Exercise requirements: Copy out every one of the records below word for word, leaving out the pictures.

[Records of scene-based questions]
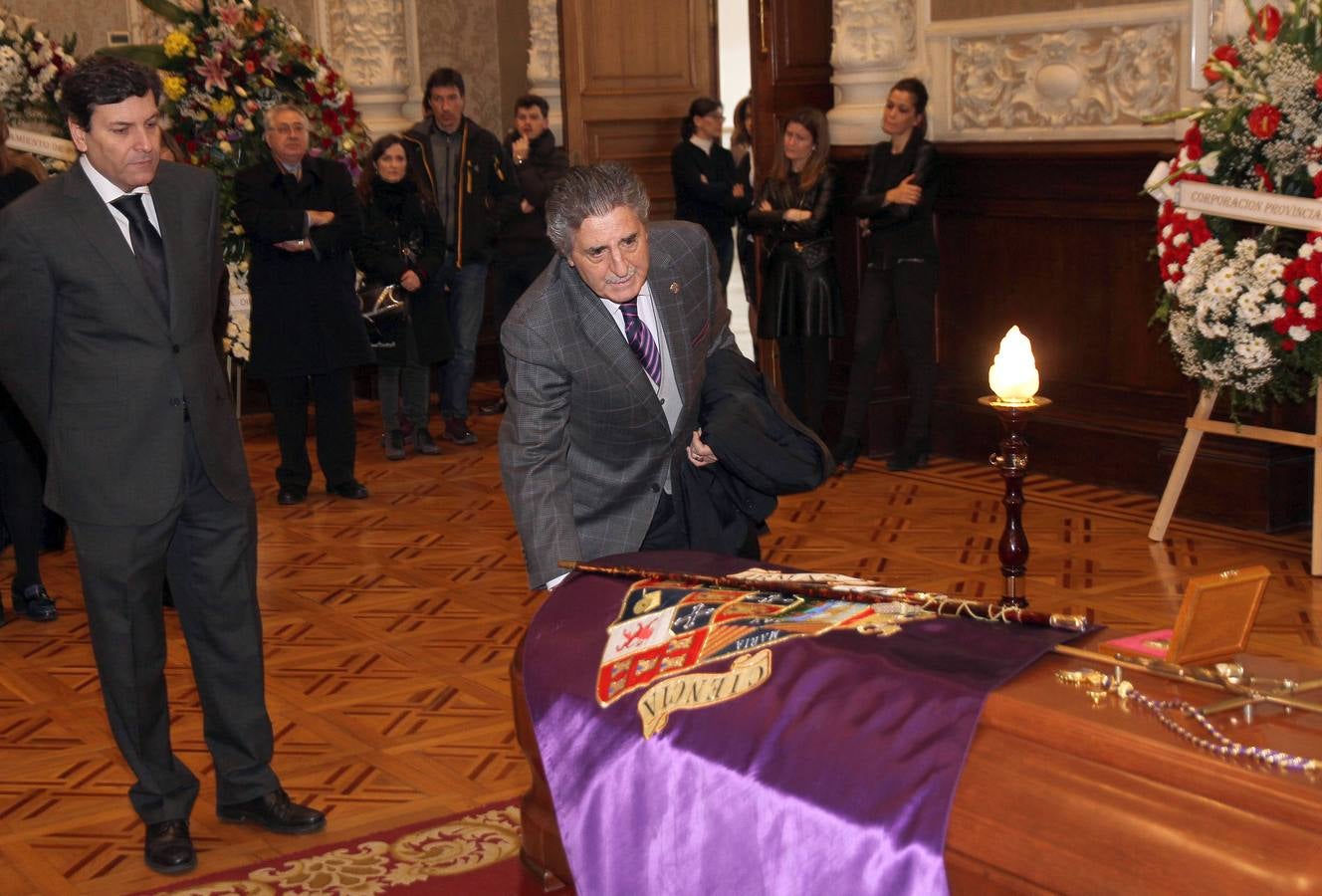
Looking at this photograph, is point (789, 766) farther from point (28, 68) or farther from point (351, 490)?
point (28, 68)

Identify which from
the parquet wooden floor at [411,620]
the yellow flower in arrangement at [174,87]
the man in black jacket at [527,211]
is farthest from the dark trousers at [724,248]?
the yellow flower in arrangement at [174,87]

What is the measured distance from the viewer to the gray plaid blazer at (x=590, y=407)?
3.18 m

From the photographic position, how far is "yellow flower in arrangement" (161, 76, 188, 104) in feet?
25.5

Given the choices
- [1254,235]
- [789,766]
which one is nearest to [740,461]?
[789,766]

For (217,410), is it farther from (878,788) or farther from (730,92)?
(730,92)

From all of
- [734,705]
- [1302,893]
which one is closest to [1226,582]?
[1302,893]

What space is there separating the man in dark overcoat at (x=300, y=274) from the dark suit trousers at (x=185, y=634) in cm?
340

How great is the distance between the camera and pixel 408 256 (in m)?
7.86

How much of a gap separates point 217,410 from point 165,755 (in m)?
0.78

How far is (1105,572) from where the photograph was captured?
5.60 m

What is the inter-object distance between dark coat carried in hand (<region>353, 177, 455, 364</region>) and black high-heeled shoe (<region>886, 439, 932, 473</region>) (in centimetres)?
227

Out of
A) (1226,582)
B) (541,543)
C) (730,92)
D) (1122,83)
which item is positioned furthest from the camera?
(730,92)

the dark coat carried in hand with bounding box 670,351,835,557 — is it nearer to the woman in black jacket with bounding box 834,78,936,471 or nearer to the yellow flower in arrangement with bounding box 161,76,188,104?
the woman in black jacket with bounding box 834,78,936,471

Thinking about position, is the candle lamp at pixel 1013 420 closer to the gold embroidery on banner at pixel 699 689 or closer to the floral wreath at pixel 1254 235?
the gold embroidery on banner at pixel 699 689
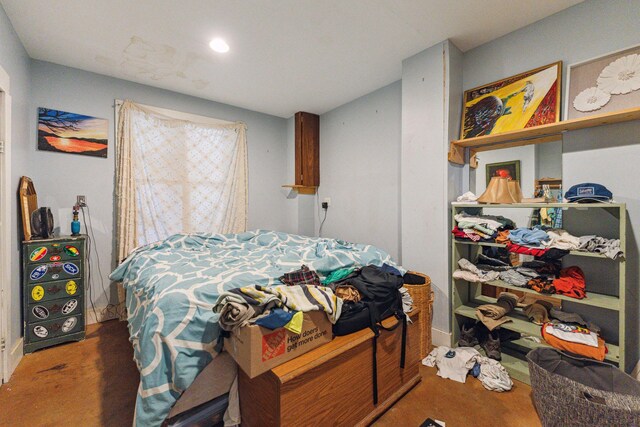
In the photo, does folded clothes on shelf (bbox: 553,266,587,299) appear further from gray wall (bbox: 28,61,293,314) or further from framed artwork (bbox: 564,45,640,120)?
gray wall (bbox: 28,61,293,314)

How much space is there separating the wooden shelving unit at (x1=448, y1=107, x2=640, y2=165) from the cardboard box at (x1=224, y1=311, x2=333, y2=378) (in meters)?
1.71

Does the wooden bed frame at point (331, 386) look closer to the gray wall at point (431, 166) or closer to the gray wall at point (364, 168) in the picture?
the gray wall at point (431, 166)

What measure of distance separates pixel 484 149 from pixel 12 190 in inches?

Expected output:
Looking at this photograph, is point (789, 766) farther from point (28, 68) or farther from point (351, 490)?
point (28, 68)

Identify which from
the parquet wooden floor at [411,620]
the yellow flower in arrangement at [174,87]
the man in black jacket at [527,211]
is farthest from the dark trousers at [724,248]?
the yellow flower in arrangement at [174,87]

What is the measured distance from the viewer to the gray plaid blazer at (x=590, y=407)?
3.18 m

From the photographic position, how far is "yellow flower in arrangement" (161, 76, 188, 104) in feet?
25.5

Given the choices
- [1254,235]
- [789,766]
which one is nearest to [740,461]?
[789,766]

For (217,410), is it farther from (878,788) or farther from (730,92)?
(730,92)

From all of
- [734,705]
- [1302,893]
which one is closest to [1226,582]?
[1302,893]

What space is there separating the man in dark overcoat at (x=300, y=274) from the dark suit trousers at (x=185, y=634) in cm?
340

How great is the distance between the camera and pixel 408 256 (in m)?
7.86

How much of a gap separates point 217,410 from point 165,755 (in m)?
0.78

How far is (1105,572) from where the photograph was captured?
5.60 m

What is the inter-object distance between dark coat carried in hand (<region>353, 177, 455, 364</region>) and black high-heeled shoe (<region>886, 439, 932, 473</region>) (in centimetres)?
227

Out of
A) (1226,582)
B) (541,543)
C) (730,92)
D) (1122,83)
which item is positioned furthest from the camera?
(730,92)

the dark coat carried in hand with bounding box 670,351,835,557 — is it nearer to the woman in black jacket with bounding box 834,78,936,471 or nearer to the yellow flower in arrangement with bounding box 161,76,188,104?
the woman in black jacket with bounding box 834,78,936,471

Thinking about position, is the candle lamp at pixel 1013 420 closer to the gold embroidery on banner at pixel 699 689 or closer to the floral wreath at pixel 1254 235?
the gold embroidery on banner at pixel 699 689
In the photo, does folded clothes on shelf (bbox: 553,266,587,299) appear further from gray wall (bbox: 28,61,293,314) or further from framed artwork (bbox: 564,45,640,120)?
gray wall (bbox: 28,61,293,314)

How much space is there separating the wooden shelving unit at (x1=448, y1=107, x2=640, y2=165) from the cardboard box at (x1=224, y1=311, x2=333, y2=378) (in meters)?
1.71

Does the wooden bed frame at point (331, 386) look closer to the gray wall at point (431, 166) or closer to the gray wall at point (364, 168) in the picture?
the gray wall at point (431, 166)

What measure of distance separates pixel 484 149 from pixel 12 190 in inches?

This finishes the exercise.